I’ve never taken stock in the notion that the roadster is an impractical car. If there’s a need for something, there’s bound to be a solution. After many miles of driving, I’ve noticed the need for something to keep bits of paper, receipts, post-it notes, and driving directions from fluttering away. On one occasion, I had actually witnessed a receipt spiral around and up in the cockpit before disappearing in my rearview mirror.
Since the glove box and rear storage hatch were already stuffed with goodies, my interim solutions ranged from weighting paper down in the (when empty) passenger seat, wedging it under my right leg, or filing it in the gap between the seat and center console. None were terribly effective or appropriate. A collate of loose-leaf papers sitting between the seat and center console would often result in a footwell of windstrewn mess.

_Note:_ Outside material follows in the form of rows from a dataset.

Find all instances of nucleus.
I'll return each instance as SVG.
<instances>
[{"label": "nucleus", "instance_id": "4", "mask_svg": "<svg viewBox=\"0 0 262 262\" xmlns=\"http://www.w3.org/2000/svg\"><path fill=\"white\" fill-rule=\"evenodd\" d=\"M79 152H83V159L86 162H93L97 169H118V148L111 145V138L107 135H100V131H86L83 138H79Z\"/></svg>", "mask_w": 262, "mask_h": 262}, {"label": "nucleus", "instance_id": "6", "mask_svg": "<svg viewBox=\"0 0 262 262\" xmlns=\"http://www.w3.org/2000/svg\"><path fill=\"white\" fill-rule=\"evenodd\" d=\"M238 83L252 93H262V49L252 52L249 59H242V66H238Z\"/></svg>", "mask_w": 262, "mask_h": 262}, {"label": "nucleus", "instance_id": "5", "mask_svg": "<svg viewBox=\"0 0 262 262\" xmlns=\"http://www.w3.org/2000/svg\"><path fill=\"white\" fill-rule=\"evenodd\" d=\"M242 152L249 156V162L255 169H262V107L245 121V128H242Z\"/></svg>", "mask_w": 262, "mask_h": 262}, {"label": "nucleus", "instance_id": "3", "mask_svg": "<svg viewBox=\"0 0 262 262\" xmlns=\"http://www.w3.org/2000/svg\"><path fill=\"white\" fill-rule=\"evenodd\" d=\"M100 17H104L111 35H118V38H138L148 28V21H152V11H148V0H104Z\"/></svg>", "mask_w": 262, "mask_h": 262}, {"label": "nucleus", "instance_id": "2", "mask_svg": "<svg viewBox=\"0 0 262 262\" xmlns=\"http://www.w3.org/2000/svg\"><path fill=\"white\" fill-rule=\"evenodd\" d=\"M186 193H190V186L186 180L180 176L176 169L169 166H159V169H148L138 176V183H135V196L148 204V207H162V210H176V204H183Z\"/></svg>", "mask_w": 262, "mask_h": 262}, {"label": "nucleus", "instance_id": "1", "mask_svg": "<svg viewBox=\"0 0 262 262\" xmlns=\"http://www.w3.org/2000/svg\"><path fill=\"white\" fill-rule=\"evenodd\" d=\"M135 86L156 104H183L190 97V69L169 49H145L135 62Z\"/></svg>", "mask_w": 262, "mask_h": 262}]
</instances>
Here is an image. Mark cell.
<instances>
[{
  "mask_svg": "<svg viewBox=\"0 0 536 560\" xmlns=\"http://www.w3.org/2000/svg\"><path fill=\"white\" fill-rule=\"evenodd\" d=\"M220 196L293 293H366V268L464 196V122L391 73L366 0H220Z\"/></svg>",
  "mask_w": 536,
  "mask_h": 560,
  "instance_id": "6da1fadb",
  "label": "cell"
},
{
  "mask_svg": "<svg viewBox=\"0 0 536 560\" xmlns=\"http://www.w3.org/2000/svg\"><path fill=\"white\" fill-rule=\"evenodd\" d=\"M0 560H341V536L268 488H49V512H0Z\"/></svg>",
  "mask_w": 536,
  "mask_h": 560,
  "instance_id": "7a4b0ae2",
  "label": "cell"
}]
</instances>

Most 1998 Z3 roadsters were delivered with a Parcel Net on the passenger side of the transmission tunnel. Initially, I thought this was another eccentric accessory, but in light of my reoccurring paperchase it was the solution. Kudos to Mark Volk’s initial installation notes for making this a painless project…
To install one in your roadster, you’ll need the following items:
One #51-47-2-261-407 Parcel Net & Frame
Four #51-47-2-263-062 Fixing Element Screw
Sheet Metal Screw
The Fixing Element Screw is designed to twist into and beyond the transmission tunnel carpeting. This leaves the plastic clip that will hold the Parcel Net’s frame.
This shows how the clip will fit on the frame towards the end of the installation. Since the frame is shaped like a wide “U”, two screws along the bottom and one on each side will suffice.
Start by clipping a Fixing Screw at each side of the frame. Put a piece of masking tape on the carpet at the points where each Fixing Screw will land. Allow yourself plenty of thought and time on how this frame will be positioned. Too far down and repeated scuffing from a shoe might wear out the netting. Too far down and forward would make it difficult or dangerous if the driver had to stretch for something in it’s hold. Too high and it won’t be able to hold a magazine without that magazine’s corner jabbing into the glove box panel. When the Parcel Net is where you want it, press the fixing screws firmly into the the masking tape to make an indentation.
With the indentations serving as location markers, find a sheet metal screw and hand-twist it into the carpeting. The pointed metal tip will burrow through the thick fibrous pile and emerge to create a starter hole for the wider plastic Fixing Screw. Remove the masking tape before securing each Fixing Screw. If that sheet metal screw was thin enough, you’ll find the Fixing Screw firmly seated with no tendency to come loose. There’s no need to drill holes in the chassis metal underneath the carpeting!
Be sure the side screws are spaced wide enough so that the frame sides are parallel to each other. Once the sides are positioned, complete the bottom two Fixing Screws. How these last two are located will determine the height and levelness of your Parcel Net.
Snap the Parcel Net Frame into all four clips and that completes your installation.
The closeness of the Parcel Net makes short-term or important items immediately accessible. It’s been getting use nearly every time the car’s being driven. Quite a value for $25 worth of parts.